How do you simplify the square root of negative $$6$$ and root times square root of negative $$18$$?

Answer 1

Hint: In this question, we have to find out the required value from the given particulars.
We need to first find out the square root of negative $$6$$ . Then we need to find out the square root of negative $$18$$ , then we will multiply the two values. After doing the multiplication we can find out the required solution.

Formula used: We know the formula for imaginary number,
$$i^2=-1$$
i.e., $$i=\sqrt{-1}$$
Where i is the imaginary number.

Complete step-by-step solution:
We need to simplify the square root of negative $$6$$ and root times square root of negative $$18$$ .
First, we need to find out the square root of negative $$6$$ .
If we use, $$i=\sqrt{-1}$$ then we get,
$$\sqrt{-6}=\sqrt{-1\times 6}=\sqrt{-1}.\sqrt{6}=i\sqrt{6}$$.
Now, we need to find out the square root of negative $$18$$ .
$$\sqrt{-18}=\sqrt{-1\times 18}=\sqrt{-1}.\sqrt{18}=i\sqrt{18}$$
Here, the square root of negative $$6$$ end root times square root of negative $$18$$
$$=\sqrt{-6}\times \sqrt{-18}$$
$$=i\sqrt{6}\times i\sqrt{18}$$
$$=i^2\sqrt{6}\sqrt{18}$$
$$=-\sqrt{108}$$ [Since for any real numbers, $$\sqrt{A}.\sqrt{B}=\sqrt{A.B}$$ ]
$$=-\sqrt{2\times 2\times 3\times 3\times 3}$$
$$=-\left(\pm 2\times 3\sqrt{3}\right)$$
$$=\mp 6\sqrt{3}$$

Hence, simplifying the square root of negative $$6$$ and root times square root of negative $$18$$ are either $$6\sqrt{3}$$ or, $$-6\sqrt{3}$$.

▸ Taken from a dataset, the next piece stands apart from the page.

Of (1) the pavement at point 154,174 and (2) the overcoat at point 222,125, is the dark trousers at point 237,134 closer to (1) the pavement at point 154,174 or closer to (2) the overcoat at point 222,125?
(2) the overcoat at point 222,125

Note: For this problem, we need to know what it is i.
A complex number is a number that can be expressed in the form a+bi where a and b are real numbers and i represents the imaginary unit, satisfying the equation $$i^2=-1$$ . Since no real number satisfies this equation, i is called an imaginary number.
Square root:
In mathematics, a square root of a number x is a number y such that, $$y^2=x$$ . In other words, a number y whose square is x.
For example, $$4,-4$$ are square roots of $$16$$ , because $$4^2={\left(-4\right)}^2=16$$ .